** Provided text **
※ ※ ※
Afrox, a member of the Linde Group, started penetrating the laser cutting market around 2005 and the company’s growth in this field and market share of laser cutting has dramatically increased since then. Afrox has the latest state-of-the-art laboratory with highly skilled operators to mix any Lasermix requirement to meet required tolerances for any OEM supplied laser machine to the industry. This includes four part mixes for new 6 kW high-powered CO2 laser in South Africa. Afrox is licenced, as a member of the Linde Group, to sell five part mixed laser gases in South Africa and is very competitively priced, says van Rhyn.

Afrox’s Trifecta technology is used as a pressure boosting system, capable of boosting the liquid pressures up to 34 bar, vaporizing downstream, then regulating pressures from the operating point with special low pressure high flow regulators. Some gas suppliers still offer skid pump systems and other pressure raising methods in combination with conventional lower pressure cryogenic nitrogen or oxygen vessels. To cater for customers whose demand for nitrogen or oxygen exceeds the capacity of cylinder bundles and where higher delivery pressures are required, Afrox has included the Trifecta system offer, operating with lower pressure cryogenic bulk tanks. Features include constant supply with no down time, less blow off rates compared to high pressure units, and no pauses in production while tank filling takes place, making the Trifecta system a very efficient option.

The recovery period after the global economic downturn in 2008 witnessed a step-change in laser technology for laser cutting and welding: the fibre- and fibre-delivered laser. This development was no coincidence – it became clear that laser and fibre technology originally developed for telecom applications was able to handle the very high power needed for cutting and welding. The advance of these lasers for metal fabrication was driven by the development of cost-effective, reliable high power diode lasers needed to pump fibre lasers. The gap in investment in new equipment by industry during 2008- 2009 provided the window for the fibredelivered laser manufacturers to enter the market with new, attractive lasers showing rapid growth in uptake and even replacing old CO2 laser machines for cutting, and especially welding. Today, more and newer laser welding machines are powered by a fibre-delivered laser.
※ ※ ※
** Record set **
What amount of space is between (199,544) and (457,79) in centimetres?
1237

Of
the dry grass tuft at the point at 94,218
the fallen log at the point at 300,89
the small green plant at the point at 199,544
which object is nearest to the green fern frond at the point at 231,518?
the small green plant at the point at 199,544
※ ※ ※
** Required tasks **
a - Translate this sentence from the text on Afrox and laser cutting into Spanish: "This development was no coincidence – it became clear that laser and fibre technology originally developed for telecom applications was able to handle the very high power needed for cutting and welding."
b - In the text on Afrox and laser cutting, up to what pressure can the Trifecta technology boost liquid pressures?
c - Carry on the text on Afrox and laser cutting from its last sentence.

** Answer list **
a - Este avance no fue una coincidencia: quedó claro que la tecnología láser y de fibra, desarrollada originalmente para aplicaciones de telecomunicaciones, era capaz de manejar la altísima potencia necesaria para el corte y la soldadura.

b - Up to 34 bar.

c -
Fibre-delivered lasers have a much shorter wavelength than CO2 lasers, and apart from the major advantage that this wavelength can be transmitted by optical fibre, there is also another significant difference, caused by the wavelength, in how these two types of lasers interact with metal, both for cutting and welding.

At the shorter wavelength of the fibre-delivered laser, steel has a much smaller so-called Brewster angle than the CO2 laser. The detailed explanation goes beyond the scope of this article, but the consequence is that when cutting thin steel sheet with nitrogen, the radiation of the fibre-delivered laser is used much more efficiently than the radiation of a CO2 laser. Therefore a fibre-delivered laser cuts thin sheet up to three times faster than a CO2 laser of the same power. However, in order to remove the molten metal effectively at this very high cutting speed, a higher nitrogen pressure is required. Moreover, as a consequence of the smaller Brewster angle, the cut front is less steeply inclined and therefore a slightly large nozzle must be used. The result of these two factors is that nitrogen consumption per hour is higher, but nitrogen consumption per metre cut length is very similar.

Although not available yet in South Africa, an investment programme over the last three years has seen the introduction of 300 bar nitrogen cylinder bundles in the industrial hubs of Pune and Bangalore in India. Compared to a 200 bar bundle, the 300 bar bundle holds 50% more nitrogen. Furthermore, when the 200 bundle has reached a pressure of 40 bar, it needs to be replaced by a full one, leaving 20% of the nitrogen unused. In a 300 bar bundle, the remaining unused nitrogen is only 13%. A 300 bar bundle holds approximately 190 m3 of useable nitrogen gas.